|
Booklet:
Development
and Acquisition Section: Acquisition Subsection: Acquisition Standards |
|||||||||||||||||||||||||||
|
|
|||||||||||||||||||||||||||
Management
should establish acquisition standards that address the same security
and reliability issues as development standards. However, acquisition
standards should focus on ensuring security, reliability, and functionality
are already built into a product. Acquisition standards should also ensure
managers complete appropriate vendor, contract, and licensing reviews
and acquire products compatible with existing systems.

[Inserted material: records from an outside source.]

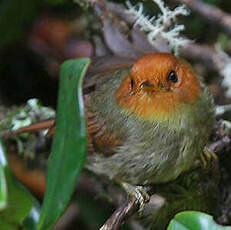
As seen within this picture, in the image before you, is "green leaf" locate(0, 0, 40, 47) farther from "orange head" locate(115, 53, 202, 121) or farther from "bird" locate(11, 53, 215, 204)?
"orange head" locate(115, 53, 202, 121)

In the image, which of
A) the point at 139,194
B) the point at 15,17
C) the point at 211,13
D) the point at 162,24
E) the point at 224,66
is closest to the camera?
the point at 139,194

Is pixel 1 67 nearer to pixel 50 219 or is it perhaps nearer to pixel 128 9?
pixel 128 9

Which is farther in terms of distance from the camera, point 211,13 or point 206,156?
point 211,13

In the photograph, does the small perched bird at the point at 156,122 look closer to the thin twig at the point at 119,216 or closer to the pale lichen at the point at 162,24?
the thin twig at the point at 119,216

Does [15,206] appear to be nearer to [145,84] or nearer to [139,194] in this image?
[139,194]

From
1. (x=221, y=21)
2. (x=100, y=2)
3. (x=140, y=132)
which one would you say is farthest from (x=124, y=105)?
(x=221, y=21)

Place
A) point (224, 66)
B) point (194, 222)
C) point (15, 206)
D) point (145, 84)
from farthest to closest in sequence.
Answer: point (224, 66), point (145, 84), point (15, 206), point (194, 222)

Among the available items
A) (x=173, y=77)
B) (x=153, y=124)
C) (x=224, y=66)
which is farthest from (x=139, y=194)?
(x=224, y=66)
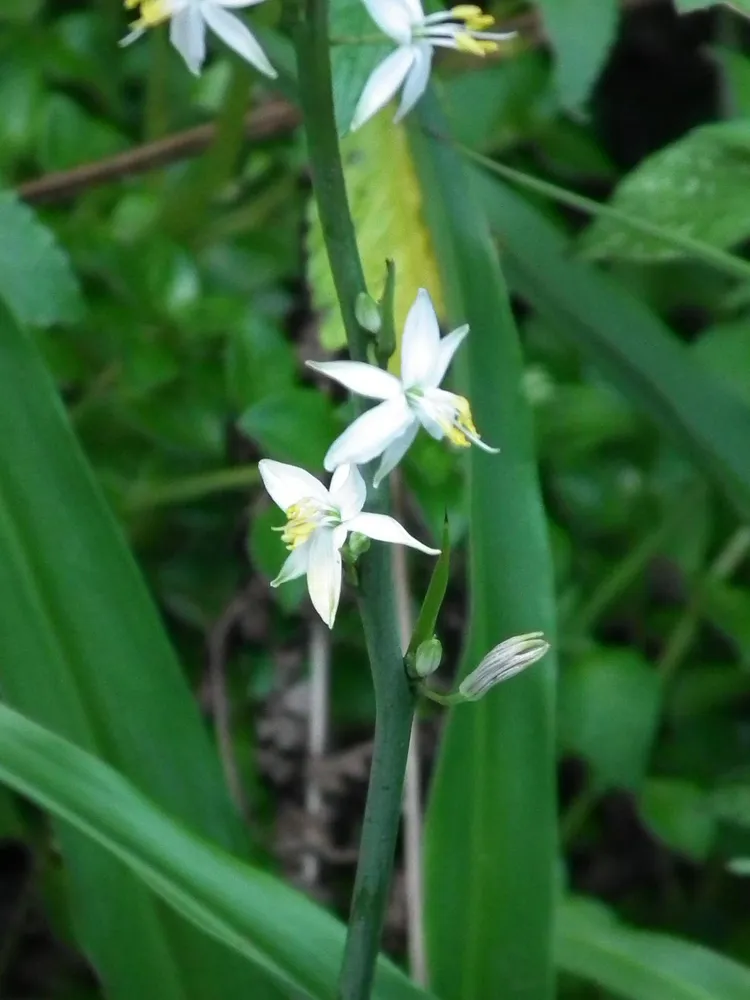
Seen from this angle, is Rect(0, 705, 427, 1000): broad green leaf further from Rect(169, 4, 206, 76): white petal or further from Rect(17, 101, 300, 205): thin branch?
Rect(17, 101, 300, 205): thin branch

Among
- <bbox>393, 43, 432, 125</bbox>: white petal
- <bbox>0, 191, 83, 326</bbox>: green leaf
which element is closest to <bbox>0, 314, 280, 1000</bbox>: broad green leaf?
<bbox>0, 191, 83, 326</bbox>: green leaf

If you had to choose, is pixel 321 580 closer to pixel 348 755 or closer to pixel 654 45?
pixel 348 755

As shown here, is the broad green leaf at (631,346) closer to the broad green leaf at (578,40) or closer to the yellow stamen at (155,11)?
the broad green leaf at (578,40)

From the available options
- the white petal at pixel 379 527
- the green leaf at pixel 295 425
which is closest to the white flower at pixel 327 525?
the white petal at pixel 379 527

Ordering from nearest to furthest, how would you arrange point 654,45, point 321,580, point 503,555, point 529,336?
point 321,580
point 503,555
point 529,336
point 654,45

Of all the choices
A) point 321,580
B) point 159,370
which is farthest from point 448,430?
point 159,370

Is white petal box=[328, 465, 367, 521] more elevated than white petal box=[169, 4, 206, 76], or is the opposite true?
white petal box=[169, 4, 206, 76]
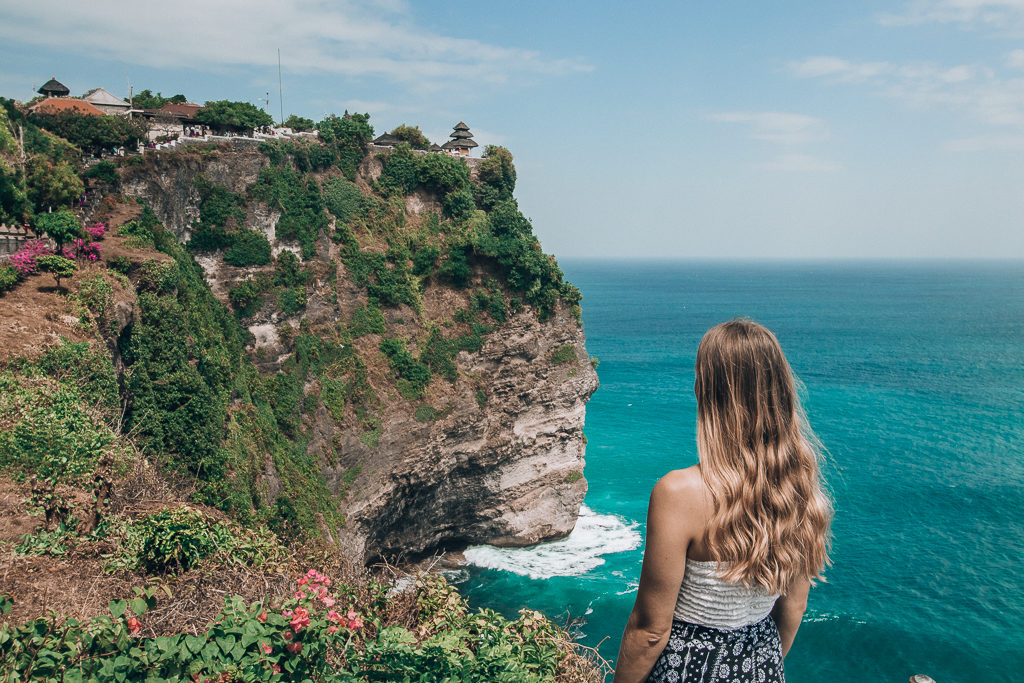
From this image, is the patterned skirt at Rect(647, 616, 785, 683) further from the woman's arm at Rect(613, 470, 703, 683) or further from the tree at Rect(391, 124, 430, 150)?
the tree at Rect(391, 124, 430, 150)

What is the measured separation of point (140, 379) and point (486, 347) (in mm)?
18406

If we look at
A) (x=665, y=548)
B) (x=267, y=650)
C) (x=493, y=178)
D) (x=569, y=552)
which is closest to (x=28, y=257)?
(x=267, y=650)

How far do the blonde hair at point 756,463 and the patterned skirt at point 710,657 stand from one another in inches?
13.0

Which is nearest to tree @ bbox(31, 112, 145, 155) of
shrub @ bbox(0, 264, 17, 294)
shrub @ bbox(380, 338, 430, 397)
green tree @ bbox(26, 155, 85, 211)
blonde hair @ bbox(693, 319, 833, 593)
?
green tree @ bbox(26, 155, 85, 211)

Key tools in managing acquisition projects include invitations-to-tender
and request-for-proposals. Invitations-to-tender involve soliciting bids
from vendors when acquiring hardware or integrated systems of hardware
and software. Request-for-proposals involve soliciting bids when acquiring
off-the-shelf or third-party developed software. However, the terms are
sometimes used interchangeably.
Management should establish acquisition standards to ensure functional,
security, and operational requirements are accurately identified and clearly
detailed in request-for-proposals and invitations-to-tender. The standards
should also require managers to compare bids against a project’s
defined requirements and against each other; to review potential vendors’
financial stability and commitment to service; and to obtain legal counsel
reviews of contracts before management signs them.

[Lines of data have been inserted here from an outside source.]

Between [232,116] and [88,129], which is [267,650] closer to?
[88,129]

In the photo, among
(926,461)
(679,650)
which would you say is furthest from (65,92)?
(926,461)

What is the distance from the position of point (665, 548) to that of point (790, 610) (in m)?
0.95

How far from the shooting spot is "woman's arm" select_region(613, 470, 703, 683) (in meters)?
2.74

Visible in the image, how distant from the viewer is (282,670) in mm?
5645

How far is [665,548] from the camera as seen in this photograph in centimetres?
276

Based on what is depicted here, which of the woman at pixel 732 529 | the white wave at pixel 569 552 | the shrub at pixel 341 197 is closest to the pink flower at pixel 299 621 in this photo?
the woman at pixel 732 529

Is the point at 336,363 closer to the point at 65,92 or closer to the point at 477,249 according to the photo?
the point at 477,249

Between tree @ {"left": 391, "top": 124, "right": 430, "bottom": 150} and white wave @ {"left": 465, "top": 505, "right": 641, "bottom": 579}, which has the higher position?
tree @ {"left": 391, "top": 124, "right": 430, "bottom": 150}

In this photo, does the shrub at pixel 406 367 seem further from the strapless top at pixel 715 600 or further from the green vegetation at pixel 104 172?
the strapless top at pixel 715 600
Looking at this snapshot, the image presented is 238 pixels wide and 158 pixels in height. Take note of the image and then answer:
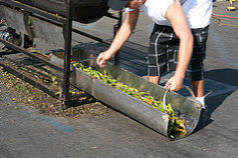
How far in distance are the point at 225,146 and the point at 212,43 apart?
4912 mm

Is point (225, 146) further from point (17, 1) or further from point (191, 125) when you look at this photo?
point (17, 1)

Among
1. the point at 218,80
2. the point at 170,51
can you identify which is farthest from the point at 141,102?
the point at 218,80

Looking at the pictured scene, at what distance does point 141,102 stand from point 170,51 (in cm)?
80

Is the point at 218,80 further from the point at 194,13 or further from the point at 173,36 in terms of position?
the point at 194,13

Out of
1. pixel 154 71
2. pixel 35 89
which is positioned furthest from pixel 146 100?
pixel 35 89

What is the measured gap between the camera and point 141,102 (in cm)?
355

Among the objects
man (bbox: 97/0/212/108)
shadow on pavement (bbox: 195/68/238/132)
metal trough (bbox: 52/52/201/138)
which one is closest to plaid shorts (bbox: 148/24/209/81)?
man (bbox: 97/0/212/108)

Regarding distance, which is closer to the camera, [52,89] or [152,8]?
[152,8]

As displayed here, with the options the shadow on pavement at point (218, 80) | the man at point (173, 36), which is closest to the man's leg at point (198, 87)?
the man at point (173, 36)

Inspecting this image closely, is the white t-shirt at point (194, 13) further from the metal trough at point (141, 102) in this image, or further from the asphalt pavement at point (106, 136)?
the asphalt pavement at point (106, 136)

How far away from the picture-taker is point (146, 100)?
3.86 m

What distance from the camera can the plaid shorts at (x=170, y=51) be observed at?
12.6 ft

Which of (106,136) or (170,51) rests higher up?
(170,51)

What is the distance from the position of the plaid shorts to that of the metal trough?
28 centimetres
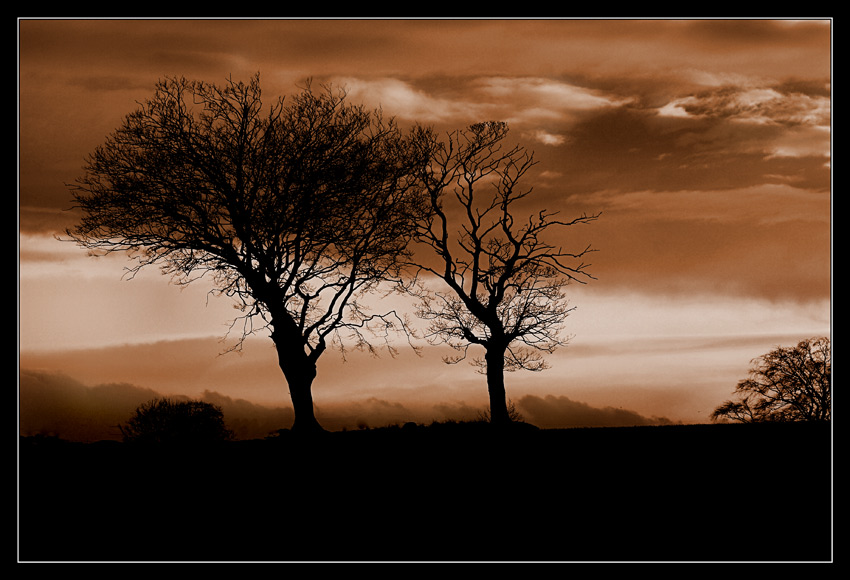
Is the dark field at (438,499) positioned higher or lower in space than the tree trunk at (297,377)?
lower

Note: The risks associated with using general business
purpose, off-the-shelf software, such as a word processing application,
are typically lower than those associated with using financial applications.
Therefore, the acquisition of general business purpose, off-the-shelf
software typically requires less stringent evaluation procedures than
acquiring hardware or software specifically designed for financial purposes.
However, the level of evaluation will depend on how risky the application
is and how critical it is to the institution.